State Pension Funds Face Huge Losses

Damage: WorldCom woes inflict $1-billion hit. But officials tell members not to worry.

June 28, 2002|From Reuters

The largest pension funds in the United States, overseers of multibillion-dollar public employee retirement funds, said Thursday that they lost well over $1 billion on stock and bond investments in telecom giant WorldCom Inc.

The California Public Employees' Retirement System, the biggest U.S pension fund, faces an unrealized loss of $565 million in its $150-billion portfolio. New York state's retirement system, the second-largest, with $112 billion in assets, estimates it lost $300 million on WorldCom stock and bond investments.

"Occasionally you will have human error. But this is not human error. It is deceit, and we are not happy about it," said Gary Bruebaker, chief investment officer of the Washington State Investment Board. His state's $42-billion pension fund took a $75.3-million hit on the long-distance phone company's bonds.

Bruebaker said his board would look at its options, including possibly a suit for damages.
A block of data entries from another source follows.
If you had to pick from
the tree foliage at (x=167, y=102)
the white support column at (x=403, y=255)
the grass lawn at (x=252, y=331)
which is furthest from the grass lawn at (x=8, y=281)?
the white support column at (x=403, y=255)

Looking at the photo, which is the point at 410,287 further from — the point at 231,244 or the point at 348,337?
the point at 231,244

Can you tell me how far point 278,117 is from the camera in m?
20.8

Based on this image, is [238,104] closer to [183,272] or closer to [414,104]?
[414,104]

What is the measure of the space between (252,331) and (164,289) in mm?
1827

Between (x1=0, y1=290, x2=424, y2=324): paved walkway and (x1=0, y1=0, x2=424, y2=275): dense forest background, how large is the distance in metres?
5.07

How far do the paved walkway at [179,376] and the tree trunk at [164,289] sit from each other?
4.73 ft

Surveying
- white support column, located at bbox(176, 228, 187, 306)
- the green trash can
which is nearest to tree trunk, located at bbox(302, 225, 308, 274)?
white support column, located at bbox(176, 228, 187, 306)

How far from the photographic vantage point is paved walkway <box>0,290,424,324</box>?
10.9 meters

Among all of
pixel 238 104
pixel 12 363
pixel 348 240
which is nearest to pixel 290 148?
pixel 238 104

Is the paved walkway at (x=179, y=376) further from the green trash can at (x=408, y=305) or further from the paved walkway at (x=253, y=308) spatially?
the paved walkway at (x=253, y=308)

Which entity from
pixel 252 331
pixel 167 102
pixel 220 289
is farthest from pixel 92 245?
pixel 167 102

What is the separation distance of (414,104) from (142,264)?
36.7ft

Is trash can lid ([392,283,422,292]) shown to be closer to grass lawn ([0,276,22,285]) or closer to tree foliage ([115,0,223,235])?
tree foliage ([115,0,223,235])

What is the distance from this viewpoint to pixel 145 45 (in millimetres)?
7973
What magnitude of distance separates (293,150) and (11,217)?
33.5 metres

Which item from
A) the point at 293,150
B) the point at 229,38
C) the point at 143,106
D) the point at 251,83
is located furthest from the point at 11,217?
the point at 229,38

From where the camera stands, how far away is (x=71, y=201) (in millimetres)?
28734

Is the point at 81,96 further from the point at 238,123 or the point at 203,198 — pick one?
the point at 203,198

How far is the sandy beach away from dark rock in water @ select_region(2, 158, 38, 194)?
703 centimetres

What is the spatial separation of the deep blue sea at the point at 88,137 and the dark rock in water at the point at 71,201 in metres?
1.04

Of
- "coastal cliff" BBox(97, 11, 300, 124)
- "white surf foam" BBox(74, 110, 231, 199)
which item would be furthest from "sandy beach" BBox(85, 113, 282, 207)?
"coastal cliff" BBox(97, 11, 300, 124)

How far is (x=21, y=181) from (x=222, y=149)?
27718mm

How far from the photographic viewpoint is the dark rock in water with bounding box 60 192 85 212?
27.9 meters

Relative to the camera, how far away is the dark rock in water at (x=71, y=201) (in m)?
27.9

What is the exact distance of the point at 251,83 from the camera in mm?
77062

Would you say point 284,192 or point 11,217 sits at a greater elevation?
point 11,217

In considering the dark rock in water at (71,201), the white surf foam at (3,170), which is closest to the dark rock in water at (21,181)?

WorldCom, the No. 2 U.S. long-distance phone company, Tuesday disclosed $3.9 billion in improperly treated expenses that boosted its reported cash flow, a closely watched measure of operating profitability.

In New York, state Comptroller Carl McCall "is outraged that another irresponsible corporate action has defrauded members of the pension system and all investors," said his spokesman, Jeffrey Gordon.

Still, pension benefit recipients can relax for now, state officials said. WorldCom accounted for less than half of 1% of CalPERS' holdings.

Sherry Reser, a spokeswoman for the California State Teachers' Retirement System, said the losses would have no effect on its members' pensions and contributions.

Cal Teachers, the third-largest U.S. public pension fund, with $100 billion in assets, suffered a $109-million unrealized loss because of WorldCom.

WorldCom shares, which peaked at more than $64 in 1999, disintegrated Tuesday, plunging to 83 cents on Nasdaq and to 35 cents in after-hours trading. It did not open for trading Wednesday or Thursday.

Some states, such as Tennessee, which lost $9 million in its $23 billion state pension fund, got off lightly because they sold WorldCom earlier this year.